A Caça, de M. A. Bennett | Resenha
‘A Caça’: privilégio de quem?
Ter privilégios. Vantagens. Ser o melhor. O favorecimento, no entanto, não define caráter. Pelo contrário. Às vezes – quase sempre -, é capaz de esconder a essência mais sombria e egoísta do ser humano. E é nesse mundo de status, reputações e poder que se desenvolve a trama de A Caça, de M. A. Bennett, publicado pela editora Arqueiro.
Na história, Greer MacDonald precisa se adaptar à nova escola STAG, o colégio interno mais antigo e tradicional da Inglaterra, onde entrou como bolsista. O problema é que lá, ela convive com alunos ricos e privilegiados, exatamente o que ela não é. Até que, um dia, ela recebe um convite de Henry de Warlencourt, garoto mais popular do colégio, para um evento exclusivo e restrito.
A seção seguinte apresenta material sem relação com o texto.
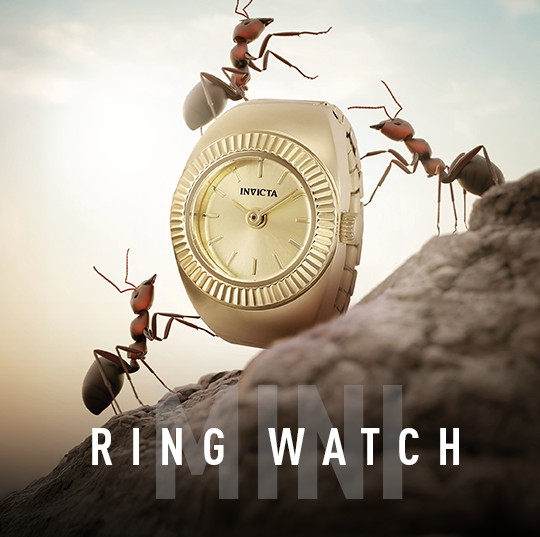 Mini Ring Watches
O que ela não poderia imaginar é que esse “sonho” pode virar um pesadelo mortal.
A Caça me surpreendeu. Diferente do que eu imaginava que seria. Mas eu gostei, e muito. Gostei da dinâmica da narrativa e de como a autora incita o debate sobre privilégios, desigualdade social e o embate entre o tradicional e o tecnológico. Tudo muito pertinente, muito atual, apesar do conservadorismo exacerbado representado na ideologia e nos alunos/funcionários da STAGS. Embora seja um conservadorismo não tão ficcional assim, se pararmos pra pensar e analisar como está o mundo atualmente.
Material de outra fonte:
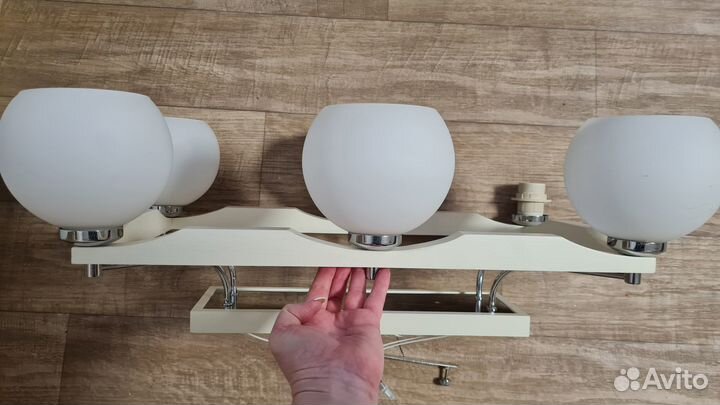 Люстра потолочная подвесная бу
A construção da essência e dos propósitos dos medievais – o grupo dos populares liderado por Henry -, bem como os de Shafeen e Nel, foi correta e eles evoluíram bem, ao longo da trama. Mas tenho as minhas dúvidas quanto à protagonista. Quando terminei o livro, fiquei na dúvida se realmente gostei ou não de Greer. Talvez, não totalmente em ambos os sentidos. À princípio, Greer mostrou muito potencial. Cheia de personalidade, femininista e dona de si, sem se preocupar com a superficialidade e a futilidade alheias. Mas senti que isso, no decorrer da história, foi mudando. Apesar de, toda hora, eu me policiar para lembrar que Greer era apenas uma adolescente com profundas questões pessoais, seu deslumbramento em meio à realidade dos medievais me incomodou bastante. Principalmente quando esse deslumbramento afetava a sua percepção e, acima de tudo, o seu julgamento.
No geral, contudo, a trama me prendeu. Apesar do excesso de detalhes capazes de embrulhar o estômago, entendo que essa crueldade, essa narrativa seca e direta são necessárias para causar a reflexão e o impacto que, eu imagino, sejam o objetivo da autora. E, de fato, funcionou. Pelo menos, para mim. Assim como as reviravoltas que deram aquela sensação agridoce de surpresa, euforia e revolta.